Pero cuando estudiamos las voces subalternas, no sería necesario intentar
aprehender las modulaciones de aquello que una y otra vez quiere visibilizarse.
Más aun, lo que vemos en las historias literarias no es el pretendido cambio,
si no la reiteración y autoafirmación de una dominación.
Por cierto, la propia pretensión de un panorama se sostiene en el clásico
gesto generalizador que me huele a “vista” de la totalidad, no de los detalles,
no de los intersticios o fragmentos que componen un territorio.
El gran
género literario durante los años de la dictadura fue la poesía[2].
Un gran número de escritoras constituyen la llamada vertiente femenina
de la denominada Generación del ’80 u ’87, a la que la crítica
ha caracterizado por acoger con fuerza el discurso testimonial y la disidencia
respecto a la hegemonía dictatorial. La poesía adopta el lenguaje
cifrado, el velamiento y la ambivalencia discursiva sin por ello transar con una
poesía quieta. Todo lo contrario, son textos profundamente rabiosos e intensos.
Quizás sea la rabia el gran rasgo contenedor de la diversidad de estas
obras que exponen una doble denuncia: el estado dictatorial y la condición
de sujeto mujer convencional. Estamos ante voces de mujeres fuertes para resistir
aquello que denuncian: el dolor, la angustia, la violencia. Rasgos ligados sin
duda a la represión política imperante y que aparecen en un dramático
diálogo con el cuerpo. Quizás por ello, el erotismo se evidencia
en tanto deseo siempre fracasado. Este último rasgo me parece tremendamente
importante: la mujer como sujeto activo, en continuo proceso deseante aun cuando
todo su entorno se fractura paulatinamente. La escritura y por ende la voz lírica
resultan ser el único lugar posible para expresar la crisis individual
y social.
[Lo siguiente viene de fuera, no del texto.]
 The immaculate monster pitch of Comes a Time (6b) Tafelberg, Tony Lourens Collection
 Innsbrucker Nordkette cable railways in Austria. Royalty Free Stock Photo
A pesar de lo cual hay apelaciones continuas a un otro, amante, naturaleza,
país, Dios, la historia, que no logra romper la angustia. Estamos ante
una poesía donde predomina una sujeto que permanentemente expone su condición
de sobrevivencia, y que, a pesar de todo, lucha por trascender el estado de crisis.
La poesía se carga a lo narrativo, sin embargo las experimentaciones más
que formales van hacia el tratamiento del lenguaje: cifrado, simbólico,
plagado de imágenes. La poesía de mujeres de los ’80, nos entrega
una visión de la naturaleza siempre nefasta, incluso -a ratos- terrorífica;
sin embargo a la vez también es recurrente la homologación del yo
lírico a la figura de un animal fragilizado como un ave o una oveja. El
desarraigo es también otra recurrencia, al igual que el concepto de viaje
hacia la muerte. Todos ellos elementos orientados a criticar la lógica
de la dictadura (el gran enemigo común, en palabras de Isabel Larraín[3])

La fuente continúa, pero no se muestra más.